— Exercise task —
Please rewrite every line of the records below as a JSON list of strings, one string per line, skipping blank lines. Leave the pictures out of the list.
○ ○ ○ ○ ○ ○ ○
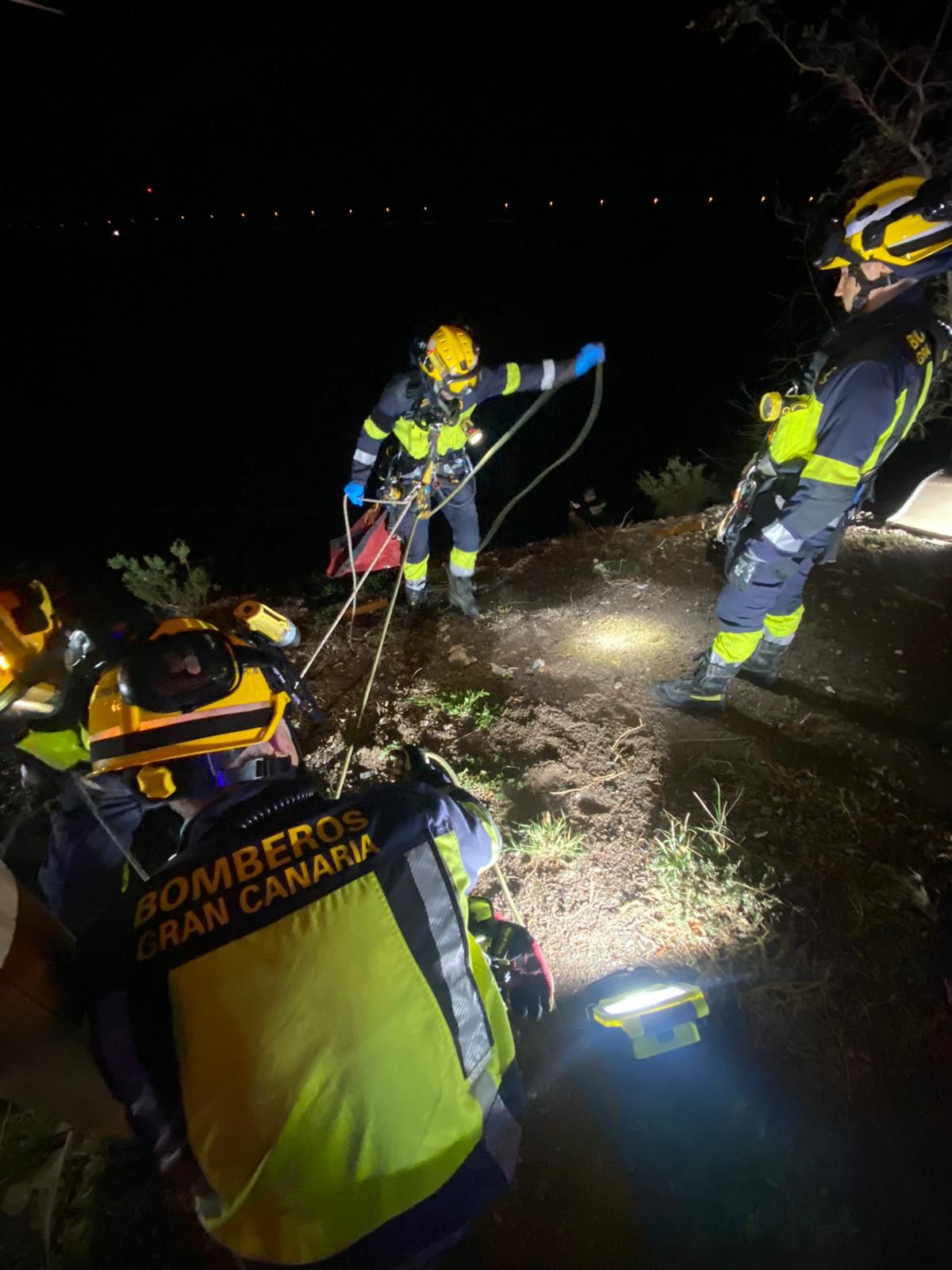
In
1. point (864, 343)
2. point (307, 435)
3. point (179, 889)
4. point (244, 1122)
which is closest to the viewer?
point (244, 1122)

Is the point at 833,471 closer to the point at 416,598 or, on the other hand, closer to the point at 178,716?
the point at 178,716

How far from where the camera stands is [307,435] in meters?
15.0

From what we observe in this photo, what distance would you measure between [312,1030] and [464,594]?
4202 millimetres

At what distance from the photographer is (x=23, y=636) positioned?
6.46ft

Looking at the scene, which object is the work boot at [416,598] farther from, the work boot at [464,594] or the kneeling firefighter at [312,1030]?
the kneeling firefighter at [312,1030]

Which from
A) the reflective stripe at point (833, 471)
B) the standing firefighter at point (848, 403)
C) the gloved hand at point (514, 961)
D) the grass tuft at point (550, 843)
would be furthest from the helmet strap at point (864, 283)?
the gloved hand at point (514, 961)

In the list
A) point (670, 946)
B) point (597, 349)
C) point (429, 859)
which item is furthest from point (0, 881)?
point (597, 349)

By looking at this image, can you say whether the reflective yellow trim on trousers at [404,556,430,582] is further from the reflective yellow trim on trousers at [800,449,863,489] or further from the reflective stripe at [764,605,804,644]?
the reflective yellow trim on trousers at [800,449,863,489]

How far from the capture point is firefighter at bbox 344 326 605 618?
4.05 m

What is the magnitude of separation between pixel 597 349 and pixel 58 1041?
4702mm

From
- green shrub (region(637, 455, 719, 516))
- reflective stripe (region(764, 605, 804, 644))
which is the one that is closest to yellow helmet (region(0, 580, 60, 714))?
reflective stripe (region(764, 605, 804, 644))

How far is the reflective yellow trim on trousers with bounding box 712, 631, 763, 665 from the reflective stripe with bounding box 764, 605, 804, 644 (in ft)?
0.64

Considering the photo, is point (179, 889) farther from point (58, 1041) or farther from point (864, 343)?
point (864, 343)

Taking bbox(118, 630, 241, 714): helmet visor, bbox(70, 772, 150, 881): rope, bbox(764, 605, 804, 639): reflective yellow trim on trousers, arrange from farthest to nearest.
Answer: bbox(764, 605, 804, 639): reflective yellow trim on trousers → bbox(70, 772, 150, 881): rope → bbox(118, 630, 241, 714): helmet visor
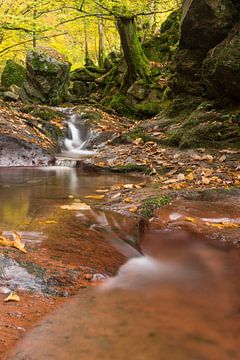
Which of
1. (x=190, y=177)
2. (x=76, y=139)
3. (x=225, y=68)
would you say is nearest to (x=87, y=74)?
(x=76, y=139)

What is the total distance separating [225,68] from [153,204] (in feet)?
15.3

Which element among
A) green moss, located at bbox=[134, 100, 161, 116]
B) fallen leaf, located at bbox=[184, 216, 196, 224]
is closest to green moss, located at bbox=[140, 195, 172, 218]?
fallen leaf, located at bbox=[184, 216, 196, 224]

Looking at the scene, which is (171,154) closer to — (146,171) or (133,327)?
(146,171)

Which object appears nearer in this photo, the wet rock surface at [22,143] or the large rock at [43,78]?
the wet rock surface at [22,143]

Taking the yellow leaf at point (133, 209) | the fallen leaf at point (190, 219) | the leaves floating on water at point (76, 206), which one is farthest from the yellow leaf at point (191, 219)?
the leaves floating on water at point (76, 206)

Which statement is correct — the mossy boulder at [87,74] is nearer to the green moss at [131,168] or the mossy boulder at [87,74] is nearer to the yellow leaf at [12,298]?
the green moss at [131,168]

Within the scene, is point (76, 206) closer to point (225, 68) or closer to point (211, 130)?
point (211, 130)

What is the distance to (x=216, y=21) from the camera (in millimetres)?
8336

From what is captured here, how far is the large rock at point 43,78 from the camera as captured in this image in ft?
54.5

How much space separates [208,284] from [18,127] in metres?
7.80

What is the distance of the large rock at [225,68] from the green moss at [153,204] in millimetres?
4266

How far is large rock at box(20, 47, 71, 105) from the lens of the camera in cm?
1662

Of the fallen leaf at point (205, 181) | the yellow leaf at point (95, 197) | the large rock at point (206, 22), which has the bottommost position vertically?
the yellow leaf at point (95, 197)

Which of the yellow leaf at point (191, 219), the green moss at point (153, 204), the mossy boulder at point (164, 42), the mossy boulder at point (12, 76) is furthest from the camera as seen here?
the mossy boulder at point (12, 76)
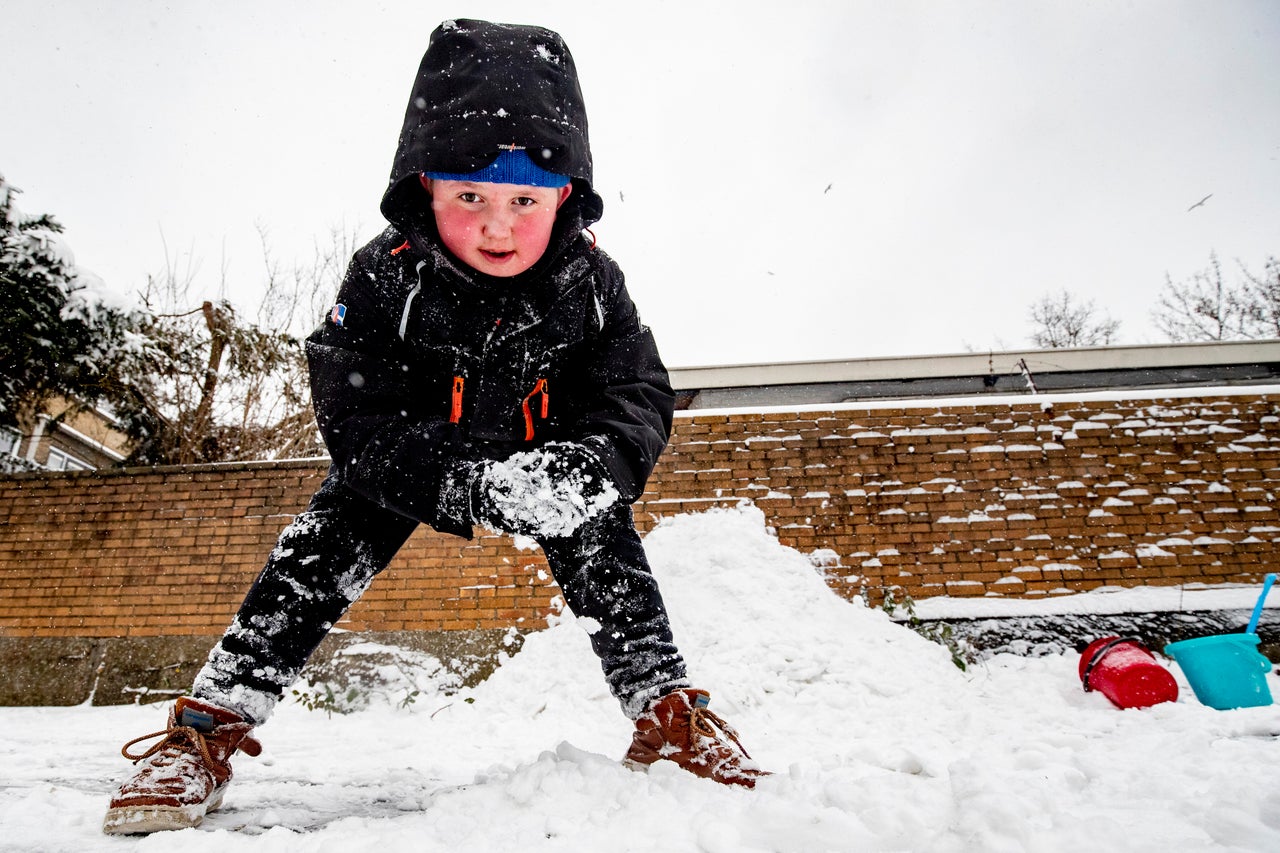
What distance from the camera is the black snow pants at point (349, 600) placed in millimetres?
1421

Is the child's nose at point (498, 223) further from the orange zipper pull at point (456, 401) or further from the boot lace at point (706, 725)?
the boot lace at point (706, 725)

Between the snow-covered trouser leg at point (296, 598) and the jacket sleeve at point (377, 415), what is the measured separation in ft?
0.49

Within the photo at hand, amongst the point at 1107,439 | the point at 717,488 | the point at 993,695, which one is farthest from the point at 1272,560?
the point at 717,488

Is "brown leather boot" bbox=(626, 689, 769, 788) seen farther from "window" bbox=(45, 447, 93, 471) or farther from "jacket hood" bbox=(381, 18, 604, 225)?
"window" bbox=(45, 447, 93, 471)

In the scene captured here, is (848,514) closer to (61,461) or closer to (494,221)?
(494,221)

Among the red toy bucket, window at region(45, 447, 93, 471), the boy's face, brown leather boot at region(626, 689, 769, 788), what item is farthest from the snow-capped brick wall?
window at region(45, 447, 93, 471)

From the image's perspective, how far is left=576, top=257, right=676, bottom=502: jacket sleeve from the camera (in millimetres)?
1456

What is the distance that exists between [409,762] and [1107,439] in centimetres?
516

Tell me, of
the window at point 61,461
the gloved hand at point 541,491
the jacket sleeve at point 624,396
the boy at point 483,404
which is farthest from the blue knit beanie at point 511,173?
the window at point 61,461

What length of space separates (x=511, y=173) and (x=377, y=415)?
2.03ft

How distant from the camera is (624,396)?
1.58 meters

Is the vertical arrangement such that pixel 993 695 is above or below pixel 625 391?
below

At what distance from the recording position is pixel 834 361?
6.15 m

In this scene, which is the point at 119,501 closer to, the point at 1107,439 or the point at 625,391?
the point at 625,391
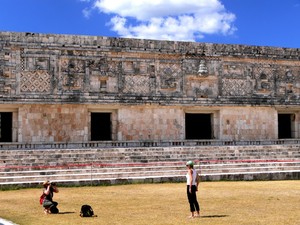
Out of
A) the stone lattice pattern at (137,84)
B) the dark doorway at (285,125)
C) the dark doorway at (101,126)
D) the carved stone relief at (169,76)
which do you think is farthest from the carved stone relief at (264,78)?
the dark doorway at (101,126)

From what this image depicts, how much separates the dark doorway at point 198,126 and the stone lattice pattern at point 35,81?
642cm

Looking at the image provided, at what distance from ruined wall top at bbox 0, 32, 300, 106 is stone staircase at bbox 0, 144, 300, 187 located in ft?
9.16

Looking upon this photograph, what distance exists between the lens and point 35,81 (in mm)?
19938

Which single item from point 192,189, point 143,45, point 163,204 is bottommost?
point 163,204

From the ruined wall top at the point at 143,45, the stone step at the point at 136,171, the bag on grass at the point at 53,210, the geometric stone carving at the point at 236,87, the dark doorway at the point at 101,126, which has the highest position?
○ ○ ○ ○ ○ ○ ○
— Worked answer —
[
  "In",
  "1. point (864, 343)",
  "2. point (307, 435)",
  "3. point (179, 889)",
  "4. point (244, 1122)",
  "which is closest to the viewer?",
  "point (244, 1122)",
  "Is the point at 833,471 closer to the point at 416,598 or, on the other hand, closer to the point at 178,716?",
  "the point at 178,716",
  "How far from where the camera stands is [307,435] in meters?",
  "15.0",
  "From what we observe in this photo, what distance would you measure between [312,1030] and [464,594]?",
  "4202 millimetres",
  "At what distance from the photographer is (x=23, y=636) positioned?",
  "6.46ft",
  "Looking at the scene, which object is the work boot at [416,598] farther from, the work boot at [464,594] or the kneeling firefighter at [312,1030]?",
  "the kneeling firefighter at [312,1030]",
  "Which from",
  "A) the reflective stripe at point (833, 471)",
  "B) the standing firefighter at point (848, 403)",
  "C) the gloved hand at point (514, 961)",
  "D) the grass tuft at point (550, 843)",
  "would be furthest from the helmet strap at point (864, 283)?",
  "the gloved hand at point (514, 961)",
  "In the list",
  "A) point (670, 946)",
  "B) point (597, 349)",
  "C) point (429, 859)",
  "which item is furthest from point (0, 881)?",
  "point (597, 349)",
  "By looking at this image, can you say whether the reflective yellow trim on trousers at [404,556,430,582] is further from the reflective yellow trim on trousers at [800,449,863,489] or further from the reflective stripe at [764,605,804,644]?",
  "the reflective yellow trim on trousers at [800,449,863,489]",
  "How far from the capture point is firefighter at bbox 344 326 605 618?",
  "4.05 m",
  "What is the magnitude of separation between pixel 597 349 and pixel 58 1041?",
  "4702mm",
  "From",
  "- green shrub (region(637, 455, 719, 516))",
  "- reflective stripe (region(764, 605, 804, 644))",
  "which is the one that is closest to yellow helmet (region(0, 580, 60, 714))?",
  "reflective stripe (region(764, 605, 804, 644))",
  "How far is the reflective yellow trim on trousers with bounding box 712, 631, 763, 665 from the reflective stripe with bounding box 764, 605, 804, 644 (in ft)?",
  "0.64",
  "Considering the photo, is point (179, 889) farther from point (58, 1041) or farther from point (864, 343)?",
  "point (864, 343)",
  "Taking bbox(118, 630, 241, 714): helmet visor, bbox(70, 772, 150, 881): rope, bbox(764, 605, 804, 639): reflective yellow trim on trousers, arrange from farthest to nearest.",
  "Answer: bbox(764, 605, 804, 639): reflective yellow trim on trousers → bbox(70, 772, 150, 881): rope → bbox(118, 630, 241, 714): helmet visor",
  "Which of",
  "1. (x=190, y=177)",
  "2. (x=76, y=139)",
  "3. (x=225, y=68)",
  "would you say is nearest to (x=87, y=74)?",
  "(x=76, y=139)",
  "What is the total distance separating [225,68] from [153,204] (in feet)?",
  "15.3",
  "Which element among",
  "A) green moss, located at bbox=[134, 100, 161, 116]",
  "B) fallen leaf, located at bbox=[184, 216, 196, 224]",
  "is closest to green moss, located at bbox=[140, 195, 172, 218]?",
  "fallen leaf, located at bbox=[184, 216, 196, 224]",
  "Looking at the scene, which is (171,154) closer to — (146,171) or (133,327)?",
  "(146,171)",
  "Which object appears nearer in this photo, the wet rock surface at [22,143] or the large rock at [43,78]?",
  "the wet rock surface at [22,143]",
  "Taking the yellow leaf at point (133, 209) | the fallen leaf at point (190, 219) | the leaves floating on water at point (76, 206), which one is farthest from the yellow leaf at point (191, 219)?",
  "the leaves floating on water at point (76, 206)",
  "Which statement is correct — the mossy boulder at [87,74] is nearer to the green moss at [131,168] or the mossy boulder at [87,74] is nearer to the yellow leaf at [12,298]?",
  "the green moss at [131,168]",
  "Within the scene, is point (76, 206) closer to point (225, 68) or closer to point (211, 130)?",
  "point (211, 130)",
  "What is the distance to (x=216, y=21) from the camera (in millimetres)?",
  "8336",
  "From what is captured here, how far is the large rock at point 43,78 from the camera as captured in this image in ft?",
  "54.5",
  "How much space separates [208,284] from [18,127] in metres?",
  "7.80",
  "What is the distance of the large rock at [225,68] from the green moss at [153,204] in millimetres?",
  "4266",
  "How far is large rock at box(20, 47, 71, 105) from the lens of the camera in cm?",
  "1662",
  "Of the fallen leaf at point (205, 181) | the yellow leaf at point (95, 197) | the large rock at point (206, 22), which has the bottommost position vertically?",
  "the yellow leaf at point (95, 197)",
  "Which of the yellow leaf at point (191, 219), the green moss at point (153, 204), the mossy boulder at point (164, 42), the mossy boulder at point (12, 76) is furthest from the camera as seen here?",
  "the mossy boulder at point (12, 76)",
  "What distance from the camera is the black snow pants at point (349, 600) placed in millimetres?",
  "1421",
  "Is the child's nose at point (498, 223) further from the orange zipper pull at point (456, 401) or further from the boot lace at point (706, 725)?",
  "the boot lace at point (706, 725)",
  "Between the snow-covered trouser leg at point (296, 598) and the jacket sleeve at point (377, 415), what is the measured separation in ft?",
  "0.49",
  "Within the photo at hand, amongst the point at 1107,439 | the point at 717,488 | the point at 993,695, which one is farthest from the point at 1272,560?",
  "the point at 717,488",
  "Is \"brown leather boot\" bbox=(626, 689, 769, 788) seen farther from \"window\" bbox=(45, 447, 93, 471) or farther from \"jacket hood\" bbox=(381, 18, 604, 225)?",
  "\"window\" bbox=(45, 447, 93, 471)",
  "In the scene captured here, is (848,514) closer to (61,461) or closer to (494,221)?",
  "(494,221)",
  "Among the red toy bucket, window at region(45, 447, 93, 471), the boy's face, brown leather boot at region(626, 689, 769, 788), what item is farthest from the snow-capped brick wall?",
  "window at region(45, 447, 93, 471)",
  "From the image's perspective, how far is left=576, top=257, right=676, bottom=502: jacket sleeve from the camera (in millimetres)?",
  "1456",
  "What is the distance that exists between [409,762] and [1107,439] in centimetres?",
  "516",
  "Tell me, of",
  "the window at point 61,461",
  "the gloved hand at point 541,491",
  "the jacket sleeve at point 624,396",
  "the boy at point 483,404",
  "which is farthest from the blue knit beanie at point 511,173?",
  "the window at point 61,461",
  "What length of space separates (x=511, y=173) and (x=377, y=415)?",
  "2.03ft",
  "How distant from the camera is (624,396)?",
  "1.58 meters",
  "Is the vertical arrangement such that pixel 993 695 is above or below pixel 625 391?",
  "below",
  "At what distance from the recording position is pixel 834 361?",
  "6.15 m",
  "In this scene, which is the point at 119,501 closer to, the point at 1107,439 or the point at 625,391?",
  "the point at 625,391",
  "Out of",
  "A) the stone lattice pattern at (137,84)",
  "B) the dark doorway at (285,125)",
  "C) the dark doorway at (101,126)",
  "D) the carved stone relief at (169,76)",
  "which do you think is farthest from the carved stone relief at (264,78)?",
  "the dark doorway at (101,126)",
  "From what this image depicts, how much separates the dark doorway at point 198,126 and the stone lattice pattern at point 35,81?",
  "642cm",
  "Looking at the image provided, at what distance from ruined wall top at bbox 0, 32, 300, 106 is stone staircase at bbox 0, 144, 300, 187 located in ft?",
  "9.16",
  "Looking upon this photograph, what distance exists between the lens and point 35,81 (in mm)?",
  "19938",
  "Which single item from point 192,189, point 143,45, point 163,204 is bottommost?",
  "point 163,204",
  "From the ruined wall top at the point at 143,45, the stone step at the point at 136,171, the bag on grass at the point at 53,210, the geometric stone carving at the point at 236,87, the dark doorway at the point at 101,126, which has the highest position?"
]